Although the invention has been described in conjunction with specific embodiments thereof, it is evident that many alternatives, modifications and variations will be apparent to those skilled in the art. Accordingly, it is intended to embrace all such alternatives, modifications and variations that fall within the spirit and broad scope of the appended claims. All publications, patents and patent applications mentioned in this specification are herein incorporated in their entirety by reference into the specification, to the same extent as if each individual publication, patent or patent application was specifically and individually indicated to be incorporated herein by reference.
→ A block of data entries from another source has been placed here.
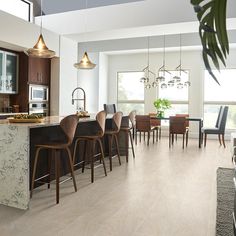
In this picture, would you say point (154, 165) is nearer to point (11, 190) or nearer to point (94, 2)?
point (11, 190)

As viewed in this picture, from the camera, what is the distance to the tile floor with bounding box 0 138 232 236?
8.07 feet

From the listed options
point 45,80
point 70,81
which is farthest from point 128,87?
point 45,80

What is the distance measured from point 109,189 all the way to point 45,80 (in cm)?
439

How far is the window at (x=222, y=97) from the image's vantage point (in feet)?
30.7

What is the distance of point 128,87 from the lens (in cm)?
1073

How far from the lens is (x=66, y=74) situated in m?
7.56

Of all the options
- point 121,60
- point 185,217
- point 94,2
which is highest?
point 94,2

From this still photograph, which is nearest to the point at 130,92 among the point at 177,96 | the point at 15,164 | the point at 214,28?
the point at 177,96

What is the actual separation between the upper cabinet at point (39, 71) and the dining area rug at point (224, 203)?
460cm

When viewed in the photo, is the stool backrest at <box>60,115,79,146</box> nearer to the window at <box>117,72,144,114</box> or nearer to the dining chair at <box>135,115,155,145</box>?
the dining chair at <box>135,115,155,145</box>

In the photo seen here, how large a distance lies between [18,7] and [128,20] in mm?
2717


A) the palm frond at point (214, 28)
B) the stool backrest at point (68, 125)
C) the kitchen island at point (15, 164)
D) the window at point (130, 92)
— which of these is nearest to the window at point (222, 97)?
the window at point (130, 92)

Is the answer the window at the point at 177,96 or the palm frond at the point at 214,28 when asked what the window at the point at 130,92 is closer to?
the window at the point at 177,96

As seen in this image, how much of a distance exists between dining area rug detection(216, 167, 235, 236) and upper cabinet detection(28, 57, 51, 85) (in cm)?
460
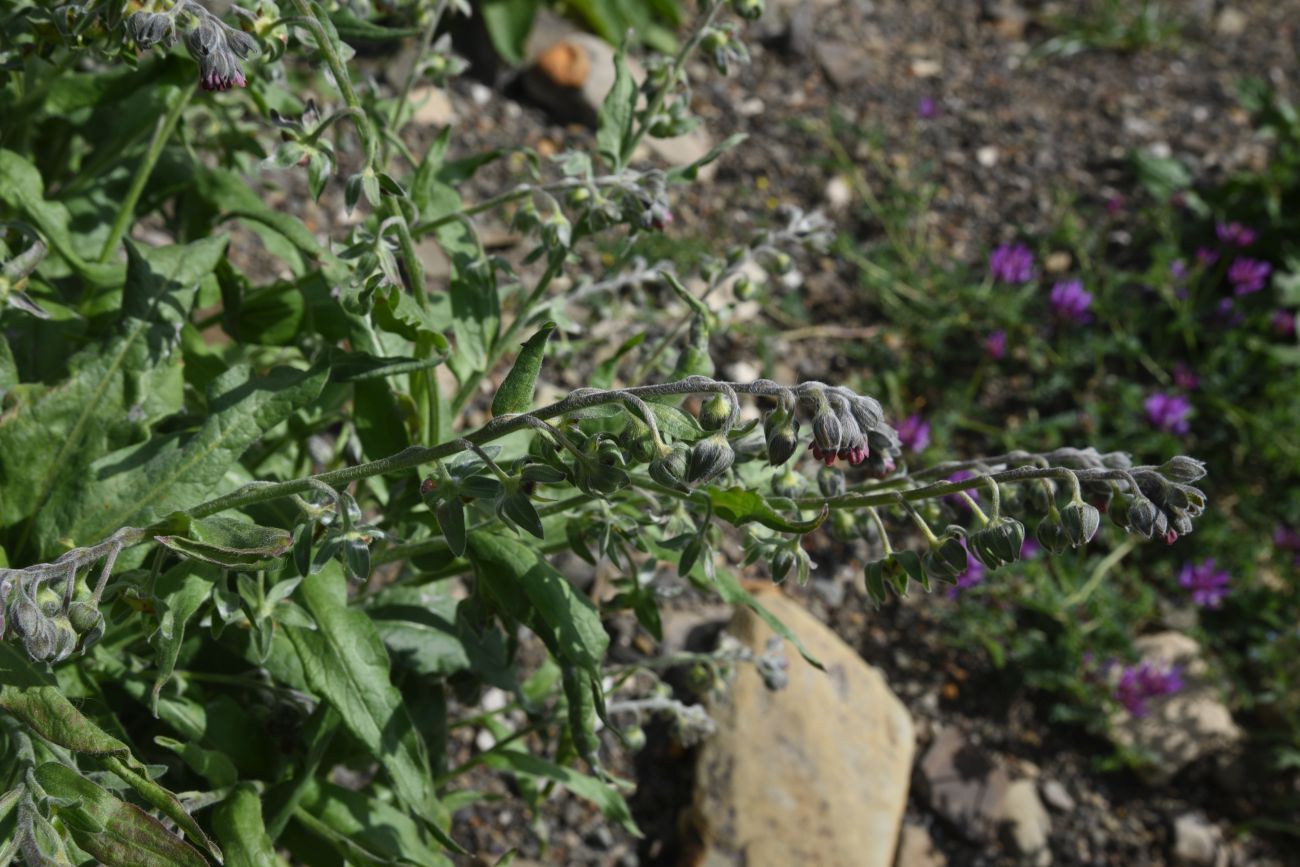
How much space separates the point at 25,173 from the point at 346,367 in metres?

In addition, citation or identification of any reference in this application shall not be construed as an admission that such reference is available as prior art to the present invention.

Claims

1. A device for filtering blood of a subject comprising:

(a) a device body configured for implantation within a bone of the subject; and

(b) a filter disposed on or within the device body and being exposed to blood flowing through a marrow of said bone, said filter being capable of filtering blood flowing through said marrow.

2. The device of claim 1, wherein said filter is impermeable to molecules above a predetermined size and permeable to water and solutes of said blood.

3. The device of claim 2, further comprising a fluid conduit connecting said device body with a bladder, a Genito-Urinary system or a reservoir.

4. The device of claim 3, wherein said conduit transports said water and solutes passed through said filter to said bladder, said Genito-Urinary or said reservoir.

5. The device of claim 1, wherein said substances are biomolecules and said filter retains biomolecules larger than 5-50 kDa.

6. The device of claim 1, further comprising a cage disposed over said device body, said cage being for protecting said device body from bone overgrowth.

7. The device of claim 6, wherein said cage is coated with titanium and/or hydroxyapatite adapted for promoting osteointegration of said device body.

8. The device of claim 1, further comprising a mechanism for increasing a blood pressure gradient across said filter.

9. The device of claim 8, wherein said mechanism is a pump.

10. The device of claim 1, further comprising a mechanism for minimizing clogging of said filter.

11. The device of claim 1, further comprising a mechanism for creating an electrical current on said device body or filter.

12. The device of claim 1, further comprising a hydrophilic material disposed within said device body, said hydrophilic material being for increasing a pressure gradient across said filter.

13. The device of claim 12, wherein said hydrophilic material is shaped as beads.

14. A method of filtering blood of a subject comprising:

(a) positioning a filter in fluid communication with blood flowing through bone marrow of the subject;

(b) retaining molecules above a predetermined size from said blood on said filter and routing a filtrate of said blood to a bladder, a Genito-Urinary system or a reservoir.

15. The method of claim 14, wherein said filtrate includes water and solutes.

16. The method of claim 14, wherein (a) is effected by implanting a device body including said filter in a bone of the subject.

17. The method of claim 14, wherein routing said filtrate of said blood to said bladder, said Genito-Urinary system or said reservoir is effected via a fluid conduit positioned between said filter and said bladder, said Genito-Urinary system or said reservoir.

18. The method of claim 17, wherein said reservoir is a bag disposed outside the body of the subject.

19. The method of claim 14, wherein said bone marrow is iliac bone marrow.

20. The method of claim 14, wherein the subject suffers from renal failure and the device is designed for enhancing or replacing kidney function.

21. The method of claim 14, wherein the subject suffers from congestive heart failure.